Hi everyone, just thought I can write a post here to bounce ideas off.

I have multiple clauses, and I want to extract out the object of interest within that clause. For example, this is a clause: " Exit staircases shall be constructed of non-combustible materials to comply with the provisions of Cl.3.10.1.". Obviously, the object of interest here is ‘exit staircases’ or ‘staircases’, so I want that to be extracted. Here is another clause: “No structure or building shall be constructed within a sewer.”. Now, there are multiple object in that clause (i.e structure, building, and sewer), but it is also obvious that the object of interest is referring to ‘sewer’.
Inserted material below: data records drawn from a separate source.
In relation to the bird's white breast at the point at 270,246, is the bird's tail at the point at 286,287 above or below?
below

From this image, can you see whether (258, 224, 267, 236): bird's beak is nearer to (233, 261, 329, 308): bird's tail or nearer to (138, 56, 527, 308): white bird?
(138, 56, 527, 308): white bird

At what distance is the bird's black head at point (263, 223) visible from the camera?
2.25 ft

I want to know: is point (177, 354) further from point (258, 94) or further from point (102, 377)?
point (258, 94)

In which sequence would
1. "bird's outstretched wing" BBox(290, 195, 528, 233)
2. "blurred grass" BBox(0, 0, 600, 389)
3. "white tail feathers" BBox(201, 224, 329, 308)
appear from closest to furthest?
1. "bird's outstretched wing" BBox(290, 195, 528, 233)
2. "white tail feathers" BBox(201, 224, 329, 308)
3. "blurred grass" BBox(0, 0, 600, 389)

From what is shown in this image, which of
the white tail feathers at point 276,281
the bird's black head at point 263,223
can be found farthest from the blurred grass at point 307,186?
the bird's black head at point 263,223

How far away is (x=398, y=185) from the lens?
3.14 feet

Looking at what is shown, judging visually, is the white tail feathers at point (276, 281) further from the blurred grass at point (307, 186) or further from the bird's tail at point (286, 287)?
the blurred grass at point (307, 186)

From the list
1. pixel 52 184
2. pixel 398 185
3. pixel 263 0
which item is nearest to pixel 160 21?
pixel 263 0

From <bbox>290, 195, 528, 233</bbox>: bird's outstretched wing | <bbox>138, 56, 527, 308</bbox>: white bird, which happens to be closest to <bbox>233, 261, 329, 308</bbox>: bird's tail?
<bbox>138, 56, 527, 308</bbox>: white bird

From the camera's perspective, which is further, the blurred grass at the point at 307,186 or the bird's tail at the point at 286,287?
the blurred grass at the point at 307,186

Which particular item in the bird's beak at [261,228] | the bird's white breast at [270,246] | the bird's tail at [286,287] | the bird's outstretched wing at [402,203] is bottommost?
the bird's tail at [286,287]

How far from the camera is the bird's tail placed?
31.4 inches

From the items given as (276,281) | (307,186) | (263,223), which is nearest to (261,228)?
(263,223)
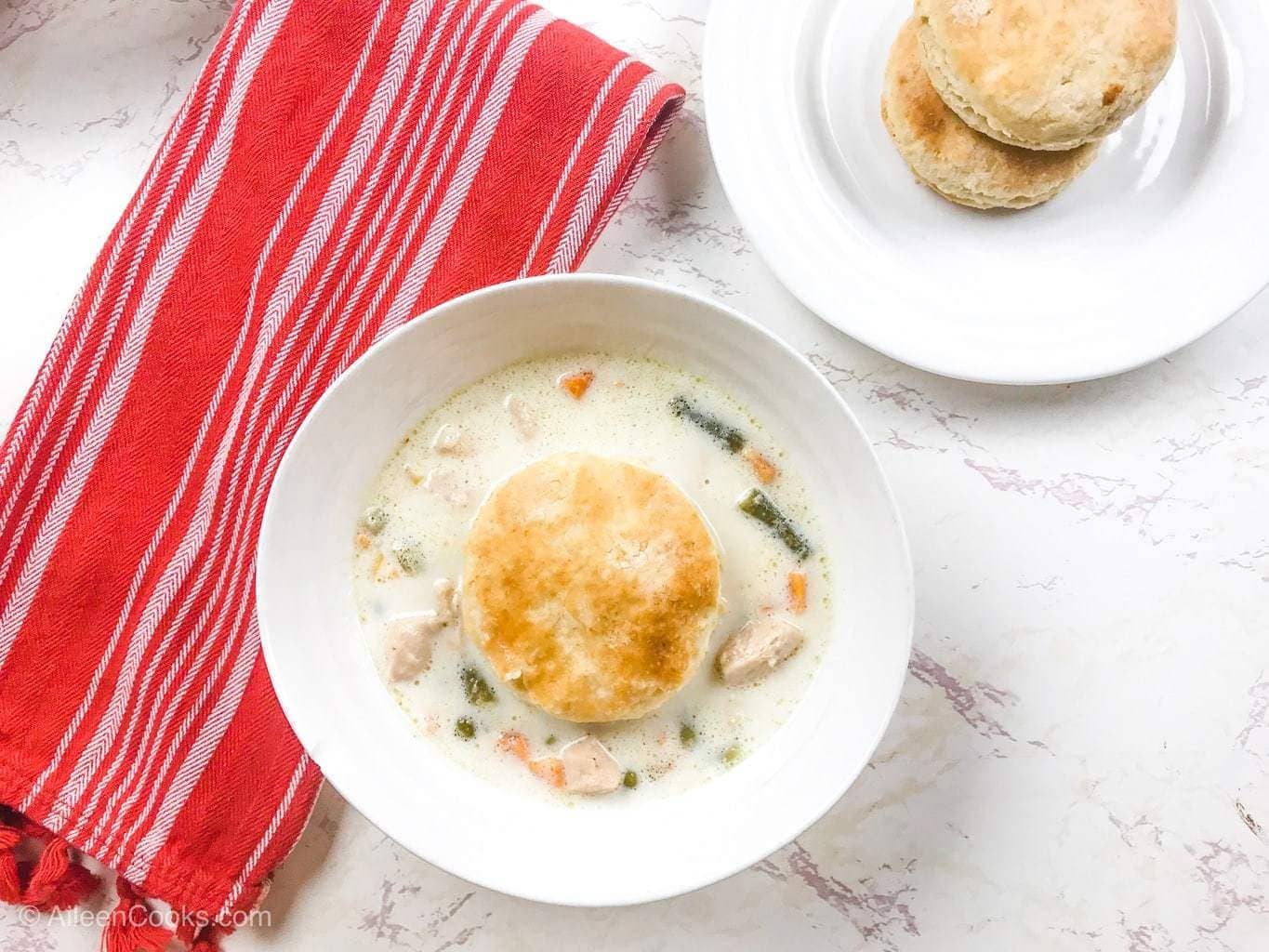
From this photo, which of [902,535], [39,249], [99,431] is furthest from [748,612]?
[39,249]

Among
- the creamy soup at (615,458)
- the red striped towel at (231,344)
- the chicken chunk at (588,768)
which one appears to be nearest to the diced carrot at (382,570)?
the creamy soup at (615,458)

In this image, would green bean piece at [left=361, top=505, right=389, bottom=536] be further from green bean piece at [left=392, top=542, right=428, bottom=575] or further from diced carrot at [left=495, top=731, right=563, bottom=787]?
diced carrot at [left=495, top=731, right=563, bottom=787]

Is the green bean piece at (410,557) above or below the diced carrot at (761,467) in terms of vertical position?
below

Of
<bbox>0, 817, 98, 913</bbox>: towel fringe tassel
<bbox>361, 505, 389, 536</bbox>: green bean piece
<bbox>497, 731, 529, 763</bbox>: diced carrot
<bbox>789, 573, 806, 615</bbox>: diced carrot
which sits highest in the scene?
<bbox>361, 505, 389, 536</bbox>: green bean piece

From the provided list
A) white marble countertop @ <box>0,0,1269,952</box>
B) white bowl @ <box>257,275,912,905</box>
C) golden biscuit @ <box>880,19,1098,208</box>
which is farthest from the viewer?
white marble countertop @ <box>0,0,1269,952</box>

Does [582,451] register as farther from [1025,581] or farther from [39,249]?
[39,249]

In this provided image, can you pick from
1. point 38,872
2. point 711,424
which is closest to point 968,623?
→ point 711,424

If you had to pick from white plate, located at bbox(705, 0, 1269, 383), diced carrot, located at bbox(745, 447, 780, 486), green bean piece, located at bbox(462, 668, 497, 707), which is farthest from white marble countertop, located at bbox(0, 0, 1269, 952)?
green bean piece, located at bbox(462, 668, 497, 707)

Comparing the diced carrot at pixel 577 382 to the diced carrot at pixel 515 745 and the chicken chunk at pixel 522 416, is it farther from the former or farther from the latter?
the diced carrot at pixel 515 745
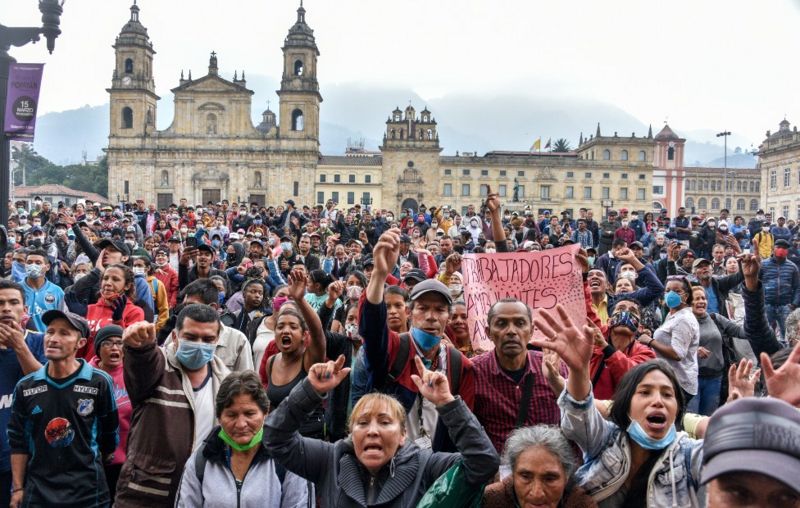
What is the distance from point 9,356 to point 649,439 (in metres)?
3.72

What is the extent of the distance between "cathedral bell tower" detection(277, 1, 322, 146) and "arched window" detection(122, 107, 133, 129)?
14011 millimetres

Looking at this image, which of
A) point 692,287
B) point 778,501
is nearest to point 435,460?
point 778,501

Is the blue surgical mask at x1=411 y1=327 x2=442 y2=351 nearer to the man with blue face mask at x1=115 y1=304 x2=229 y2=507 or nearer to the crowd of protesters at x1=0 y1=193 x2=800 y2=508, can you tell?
the crowd of protesters at x1=0 y1=193 x2=800 y2=508

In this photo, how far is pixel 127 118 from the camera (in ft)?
212

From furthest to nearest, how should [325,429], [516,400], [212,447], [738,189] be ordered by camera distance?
[738,189] < [325,429] < [516,400] < [212,447]

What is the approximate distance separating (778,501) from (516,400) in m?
2.09

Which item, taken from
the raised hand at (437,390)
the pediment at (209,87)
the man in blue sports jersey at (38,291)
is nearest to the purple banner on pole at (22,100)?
the man in blue sports jersey at (38,291)

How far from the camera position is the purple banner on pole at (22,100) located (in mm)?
7559

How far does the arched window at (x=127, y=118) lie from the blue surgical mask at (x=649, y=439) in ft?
223

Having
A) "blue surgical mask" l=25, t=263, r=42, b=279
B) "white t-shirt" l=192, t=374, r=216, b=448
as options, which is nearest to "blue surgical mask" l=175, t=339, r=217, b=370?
"white t-shirt" l=192, t=374, r=216, b=448

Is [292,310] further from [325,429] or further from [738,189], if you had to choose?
[738,189]

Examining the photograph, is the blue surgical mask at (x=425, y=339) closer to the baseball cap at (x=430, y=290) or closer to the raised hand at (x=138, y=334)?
the baseball cap at (x=430, y=290)

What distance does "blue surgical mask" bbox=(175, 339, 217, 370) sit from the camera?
386cm

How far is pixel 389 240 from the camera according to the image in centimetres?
363
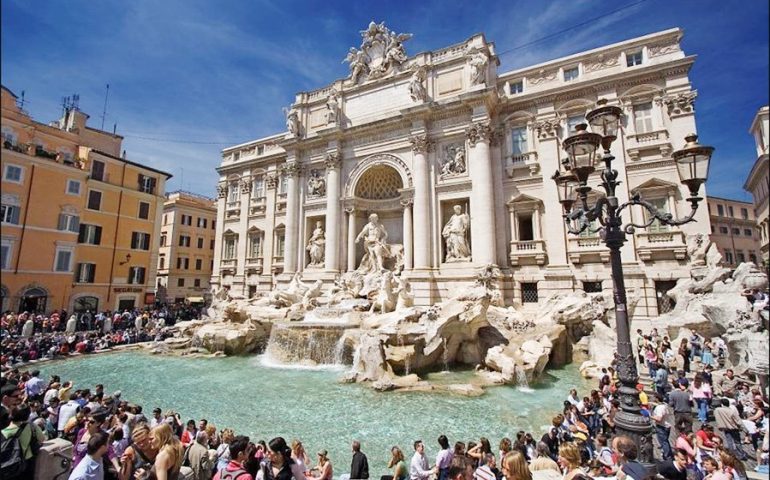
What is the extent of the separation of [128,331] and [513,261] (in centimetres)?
1836

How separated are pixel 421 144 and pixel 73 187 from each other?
17.7 m

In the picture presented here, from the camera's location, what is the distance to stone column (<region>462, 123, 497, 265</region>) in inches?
692

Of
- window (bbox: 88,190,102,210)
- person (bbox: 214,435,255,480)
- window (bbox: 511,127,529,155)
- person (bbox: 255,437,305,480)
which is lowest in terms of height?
person (bbox: 255,437,305,480)

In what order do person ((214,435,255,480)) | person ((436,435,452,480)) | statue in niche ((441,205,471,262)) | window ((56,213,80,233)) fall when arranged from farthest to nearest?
statue in niche ((441,205,471,262)) → person ((436,435,452,480)) → window ((56,213,80,233)) → person ((214,435,255,480))

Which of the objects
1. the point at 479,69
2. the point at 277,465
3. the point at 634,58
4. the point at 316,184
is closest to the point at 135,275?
the point at 316,184

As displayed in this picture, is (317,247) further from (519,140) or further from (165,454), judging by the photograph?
(165,454)

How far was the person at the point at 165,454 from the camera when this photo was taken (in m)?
3.38

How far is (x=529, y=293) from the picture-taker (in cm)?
1756

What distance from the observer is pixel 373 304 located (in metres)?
15.6

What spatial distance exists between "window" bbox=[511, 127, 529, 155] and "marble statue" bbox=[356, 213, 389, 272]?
8148 millimetres

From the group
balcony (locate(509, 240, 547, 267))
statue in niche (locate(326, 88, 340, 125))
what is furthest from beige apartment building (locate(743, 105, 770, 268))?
statue in niche (locate(326, 88, 340, 125))

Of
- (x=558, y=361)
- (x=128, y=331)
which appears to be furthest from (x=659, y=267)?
(x=128, y=331)

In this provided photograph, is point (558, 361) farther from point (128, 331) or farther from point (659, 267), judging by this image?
point (128, 331)

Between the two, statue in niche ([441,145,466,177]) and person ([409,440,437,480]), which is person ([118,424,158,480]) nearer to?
person ([409,440,437,480])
I ran through this in GPT-3.5, and it works. The GPT is able to return me the object of interest pretty accurately. However, is it possible to mass generate the response from GPT based on my huge list of clauses, instead of inputting the prompt very often? How do I do that? For example, I have a list of clauses, how can I make use of LLM such that I can get back the object of interest of each particular clause without prompting it manually?

Also, is this the correct/ideal way to extract out the object of interest for a huge list of clauses? My final goal is to cluster those similar object of interest, and see what clauses those object of interest are linked to (via some kind of RAG approach). So I create some kind of knowledge graph from that. Do you think my method is the right approach?

Thanks!

  • fvillena@alien.topB
    link
    fedilink
    English
    arrow-up
    1
    ·
    1 year ago

    We are developing a library for this exact use case. https://github.com/plncmm/llmner

    Your task is called Named Entity Recognition and llmNER is a library that uses the llm of your choice to extract entities from texts given a natural language description.

    You can give the model a list of strings where to extract the entities and the modem will return a list of annotated strings for you to extract the information you need.

    Be aware that our library is under active development right now.